In Maryland, 1,000 displaced workers attending three community colleges are being trained for jobs as part of Gov. Martin O’malley’s campaign to make his state the nation’s “epicenter of cybersecurity.” So far, 120 participants have found jobs.
Some community college students in Massachusetts argue that a recent proposal by Gov. Deval Patrick to make workforce training a centerpiece of its two-year college system would limit options for lowincome students who may want to transfer to a four-year college.
“A lot of people use community colleges as a starting point in an academic career, and the shift to workforce development, in my opinion, would take that choice away,” says Cheryl O’connell, 30, one of about 150 students at Holyoke Community College to walk out of classes one day last month in protest.
‘Not an easy process’
As budgets get tighter, community colleges are making trade-offs. Baltimore City Community College last year cut or consolidated 44 programs so it could concentrate on cybertechnology and nursing.

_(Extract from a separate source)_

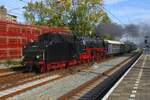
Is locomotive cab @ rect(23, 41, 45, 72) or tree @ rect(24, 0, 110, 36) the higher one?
tree @ rect(24, 0, 110, 36)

“This is not an easy process,” says President Carolane Williams. “In the long run it’s going to be beneficial in terms of getting (students) through the pipeline so they can be marketable and employable.”
In the field of cybersecurity, colleges can’t seem to churn out graduates fast enough. Between 2009 and 2010, enrollments in community college programs soared 146%, to 4,617, according to Maryland-based Cyberwatch, a consortium of 47 community colleges and 41 universities with cybersecurity programs. Last year, the first year that the Bureau of Labor Statistics listed a job category for the profession — information security analyst — the unemployment rate was zero.
Yet there’s a hitch for community college students. Many sponsors at the competition are looking for bachelor’s degrees on applicants’ résumés. Of the nearly 700 cybersecurity jobs available at Northrop Grumman, for example, 90% require a four-year degree.
A community college education can be enough for some jobs, says Diane Miller, Northrop Grumman’s head of operations for the company’s cybersecurity group, but “if you really want to move fast and ahead of your class, it really is about the four-year or the advanced degree.”
Cyberwatch director Casey O’brien, a community college professor and director of the regional competition, says many technical jobs could be filled by community college graduates, but the field is so new that some employers require a bachelor’s degree out of habit.
To make it easier for employers to find qualified candidates, CyberWatch is part of a national initiative to help employers identify which skills are required for a particular position. In many cases, those skills are technical.
And that’s where community colleges “can shine because the focus is on skills acquisition,” O’brien says. “They’re an untapped resource.”